What you need to do:
1. In the data preprocessing notebook, which directory receives the output of the irony-augmented variation?
2. According to the data preprocessing notebook, why does its first code cell call `os.makedirs` twice? Answer in one to three sentences.
3. Reproduce the data preprocessing notebook from "This notebook prepares" up to and including "for detected colloquialisms.".

Selected text:
■ ■ ■
# 02 — Data Preprocessing (Dual Pipeline)

This notebook prepares TWO variations of the dataset:
1. **Standard**: Basic cleaning (lowercase, remove URLs/emojis).
2. **Irony-Augmented**: Standard cleaning + `[IRONIA]` tagging for detected colloquialisms.

**Output Locations**:
- `../data/processed/standard/`
- `../data/processed/irony/`

In [1]:
import pandas as pd
import re
import emoji
from sklearn.model_selection import train_test_split
import os

# Ensure data directories exist
os.makedirs('../data/processed/standard', exist_ok=True)
os.makedirs('../data/processed/irony', exist_ok=True)

In [2]:
%load_ext watermark
%watermark -v -n -m -p numpy,pandas,sklearn,emoji

Python implementation: CPython
Python version       : 3.12.12
IPython version      : 9.10.0

numpy  : 1.26.4
pandas : 3.0.0
sklearn: 1.8.0
emoji  : 2.15.0

Compiler    : Clang 17.0.0 (clang-1700.6.3.2)
■ ■ ■
Recorded information:

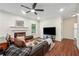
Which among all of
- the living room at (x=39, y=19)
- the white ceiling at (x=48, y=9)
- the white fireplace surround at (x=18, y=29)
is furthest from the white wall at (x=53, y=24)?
the white fireplace surround at (x=18, y=29)

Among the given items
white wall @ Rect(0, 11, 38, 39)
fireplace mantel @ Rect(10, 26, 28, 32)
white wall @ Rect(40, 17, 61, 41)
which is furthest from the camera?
white wall @ Rect(40, 17, 61, 41)

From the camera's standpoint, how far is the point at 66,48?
188 centimetres

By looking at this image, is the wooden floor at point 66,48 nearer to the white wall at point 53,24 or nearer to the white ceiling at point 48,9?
the white wall at point 53,24

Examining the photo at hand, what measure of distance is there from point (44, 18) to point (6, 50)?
1045mm

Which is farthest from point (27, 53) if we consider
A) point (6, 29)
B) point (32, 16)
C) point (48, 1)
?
point (48, 1)

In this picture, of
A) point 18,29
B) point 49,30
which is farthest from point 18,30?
point 49,30

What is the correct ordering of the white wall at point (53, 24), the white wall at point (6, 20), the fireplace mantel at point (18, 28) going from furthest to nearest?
1. the white wall at point (53, 24)
2. the fireplace mantel at point (18, 28)
3. the white wall at point (6, 20)

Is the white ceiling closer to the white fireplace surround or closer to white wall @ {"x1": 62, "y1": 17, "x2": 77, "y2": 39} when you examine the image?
white wall @ {"x1": 62, "y1": 17, "x2": 77, "y2": 39}

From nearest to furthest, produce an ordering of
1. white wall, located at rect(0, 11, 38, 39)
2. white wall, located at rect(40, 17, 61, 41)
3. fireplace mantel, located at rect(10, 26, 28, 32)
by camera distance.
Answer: white wall, located at rect(0, 11, 38, 39) < fireplace mantel, located at rect(10, 26, 28, 32) < white wall, located at rect(40, 17, 61, 41)

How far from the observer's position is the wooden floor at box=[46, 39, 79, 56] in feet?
5.70

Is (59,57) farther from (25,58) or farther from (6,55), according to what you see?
(6,55)

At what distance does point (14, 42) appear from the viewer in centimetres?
185

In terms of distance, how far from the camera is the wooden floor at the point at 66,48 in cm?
174

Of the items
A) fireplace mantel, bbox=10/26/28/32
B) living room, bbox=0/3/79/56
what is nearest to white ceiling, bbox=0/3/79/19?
living room, bbox=0/3/79/56
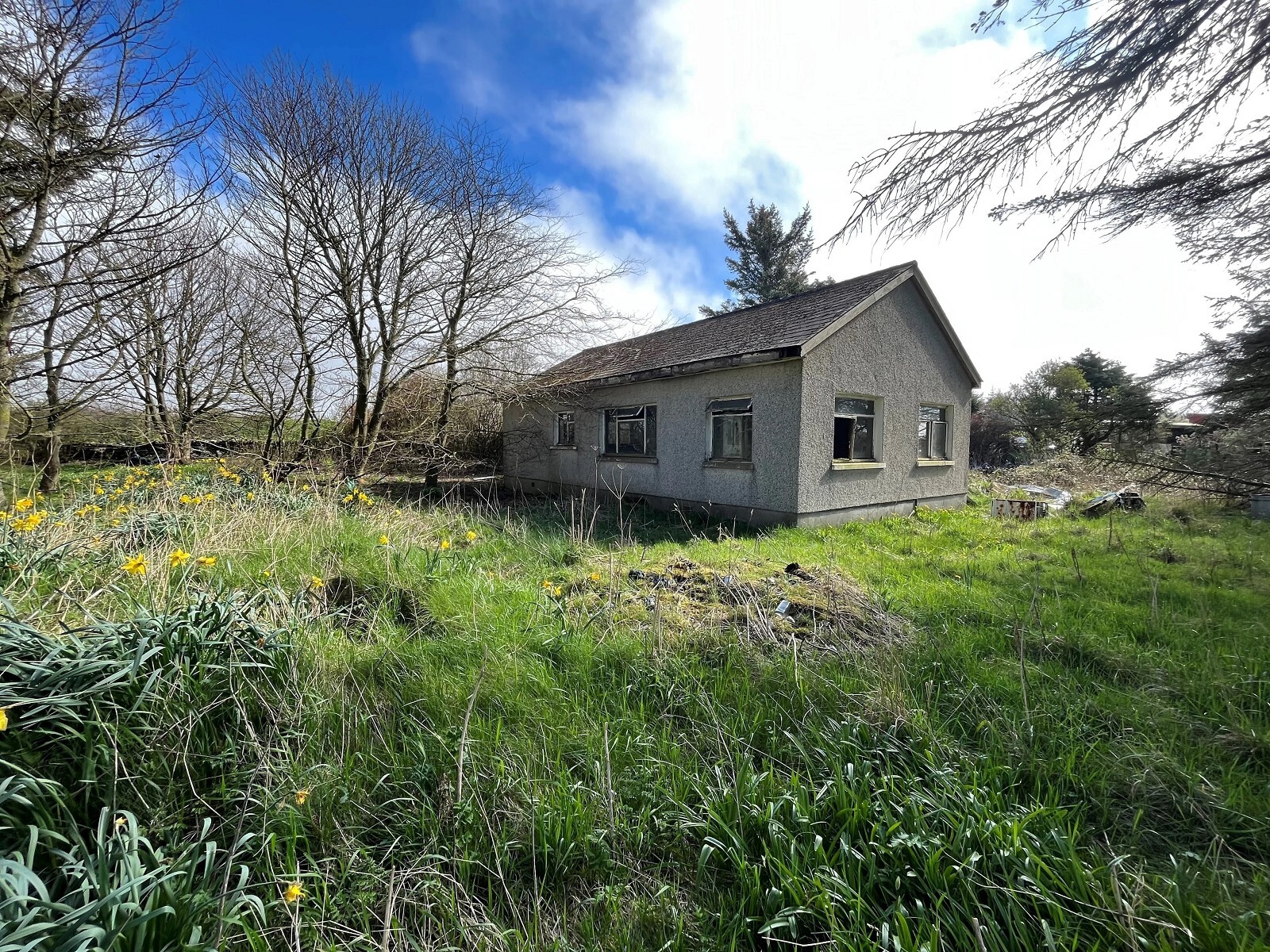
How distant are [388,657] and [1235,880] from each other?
3921 mm

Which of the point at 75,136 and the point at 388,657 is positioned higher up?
the point at 75,136

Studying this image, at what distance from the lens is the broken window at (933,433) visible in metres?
11.8

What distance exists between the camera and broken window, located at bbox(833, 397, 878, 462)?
396 inches

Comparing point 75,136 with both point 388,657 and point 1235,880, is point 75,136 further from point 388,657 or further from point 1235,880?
point 1235,880

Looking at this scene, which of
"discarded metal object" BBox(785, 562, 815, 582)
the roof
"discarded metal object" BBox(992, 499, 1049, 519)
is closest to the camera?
"discarded metal object" BBox(785, 562, 815, 582)

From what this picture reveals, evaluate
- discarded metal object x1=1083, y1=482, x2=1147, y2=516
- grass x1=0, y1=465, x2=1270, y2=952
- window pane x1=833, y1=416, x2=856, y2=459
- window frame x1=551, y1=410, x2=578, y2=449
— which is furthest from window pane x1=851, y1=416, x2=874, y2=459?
window frame x1=551, y1=410, x2=578, y2=449

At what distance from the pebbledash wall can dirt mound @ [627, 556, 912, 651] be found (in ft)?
11.9

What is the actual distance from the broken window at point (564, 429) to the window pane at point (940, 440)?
29.8ft

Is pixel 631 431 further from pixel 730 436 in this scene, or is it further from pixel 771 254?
pixel 771 254

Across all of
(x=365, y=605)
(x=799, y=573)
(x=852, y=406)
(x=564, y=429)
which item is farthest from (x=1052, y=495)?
(x=365, y=605)

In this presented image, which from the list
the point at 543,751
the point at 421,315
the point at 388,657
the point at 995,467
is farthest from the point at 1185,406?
the point at 995,467

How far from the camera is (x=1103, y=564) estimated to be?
268 inches

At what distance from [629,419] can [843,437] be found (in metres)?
4.93

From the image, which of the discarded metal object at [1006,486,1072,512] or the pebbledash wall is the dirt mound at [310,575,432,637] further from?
the discarded metal object at [1006,486,1072,512]
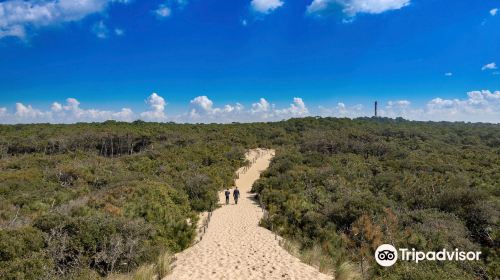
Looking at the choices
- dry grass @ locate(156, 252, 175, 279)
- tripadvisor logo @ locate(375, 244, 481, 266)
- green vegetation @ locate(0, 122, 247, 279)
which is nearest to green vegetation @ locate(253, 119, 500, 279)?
tripadvisor logo @ locate(375, 244, 481, 266)

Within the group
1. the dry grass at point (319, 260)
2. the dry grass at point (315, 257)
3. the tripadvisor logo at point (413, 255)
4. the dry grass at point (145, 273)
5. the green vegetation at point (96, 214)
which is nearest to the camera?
the dry grass at point (145, 273)

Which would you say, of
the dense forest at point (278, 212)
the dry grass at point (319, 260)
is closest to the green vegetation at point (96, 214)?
the dense forest at point (278, 212)

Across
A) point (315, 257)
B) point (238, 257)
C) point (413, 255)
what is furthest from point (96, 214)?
point (413, 255)

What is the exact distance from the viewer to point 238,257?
12.2m

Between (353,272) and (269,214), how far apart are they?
9987 mm

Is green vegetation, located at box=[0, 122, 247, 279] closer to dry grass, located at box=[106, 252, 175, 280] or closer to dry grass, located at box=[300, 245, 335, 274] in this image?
dry grass, located at box=[106, 252, 175, 280]

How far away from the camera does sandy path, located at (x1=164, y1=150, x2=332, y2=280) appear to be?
1019cm

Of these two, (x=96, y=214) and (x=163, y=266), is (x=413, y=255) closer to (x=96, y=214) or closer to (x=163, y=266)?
(x=163, y=266)

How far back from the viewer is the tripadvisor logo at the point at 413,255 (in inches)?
460

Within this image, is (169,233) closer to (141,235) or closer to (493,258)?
(141,235)

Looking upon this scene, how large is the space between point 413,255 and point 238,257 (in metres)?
6.46

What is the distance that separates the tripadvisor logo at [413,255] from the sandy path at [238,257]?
2.76 metres

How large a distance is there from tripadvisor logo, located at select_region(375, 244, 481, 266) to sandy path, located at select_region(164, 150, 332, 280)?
9.06 feet

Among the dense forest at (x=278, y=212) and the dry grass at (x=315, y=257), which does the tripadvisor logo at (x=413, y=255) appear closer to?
the dense forest at (x=278, y=212)
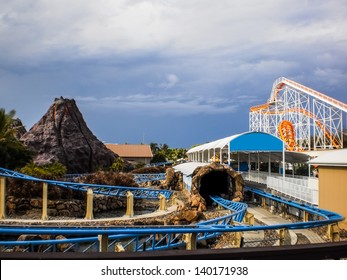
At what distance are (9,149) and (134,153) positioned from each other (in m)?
31.5

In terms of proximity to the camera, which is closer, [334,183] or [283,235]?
[283,235]

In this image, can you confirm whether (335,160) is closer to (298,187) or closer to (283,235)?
(283,235)

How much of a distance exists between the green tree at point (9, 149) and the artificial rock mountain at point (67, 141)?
5.71m

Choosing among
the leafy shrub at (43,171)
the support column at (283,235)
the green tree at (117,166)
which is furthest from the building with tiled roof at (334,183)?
the green tree at (117,166)

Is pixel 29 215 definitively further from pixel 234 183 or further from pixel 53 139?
pixel 53 139

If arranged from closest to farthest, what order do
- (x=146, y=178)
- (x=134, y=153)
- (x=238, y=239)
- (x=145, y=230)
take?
(x=145, y=230), (x=238, y=239), (x=146, y=178), (x=134, y=153)

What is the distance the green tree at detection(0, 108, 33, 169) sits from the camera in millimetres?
25062

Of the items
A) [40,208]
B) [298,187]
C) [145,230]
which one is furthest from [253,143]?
[145,230]

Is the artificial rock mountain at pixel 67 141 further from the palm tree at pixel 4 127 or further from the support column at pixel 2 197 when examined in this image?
the support column at pixel 2 197

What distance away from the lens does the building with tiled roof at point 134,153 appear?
56.4 m

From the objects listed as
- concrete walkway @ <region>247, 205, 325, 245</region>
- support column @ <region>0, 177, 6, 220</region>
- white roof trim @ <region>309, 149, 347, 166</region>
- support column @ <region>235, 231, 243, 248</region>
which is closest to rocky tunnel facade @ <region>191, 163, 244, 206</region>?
concrete walkway @ <region>247, 205, 325, 245</region>

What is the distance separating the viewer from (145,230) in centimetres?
557

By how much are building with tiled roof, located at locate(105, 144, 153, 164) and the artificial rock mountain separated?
14.9m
■ ■ ■
Results for each task:
1. `../data/processed/irony/`

2. The calls ensure that the two output directories, `../data/processed/standard` and `../data/processed/irony`, exist. The comment above them says "Ensure data directories exist."

3.
This notebook prepares TWO variations of the dataset:
1. **Standard**: Basic cleaning (lowercase, remove URLs/emojis).
2. **Irony-Augmented**: Standard cleaning + `[IRONIA]` tagging for detected colloquialisms.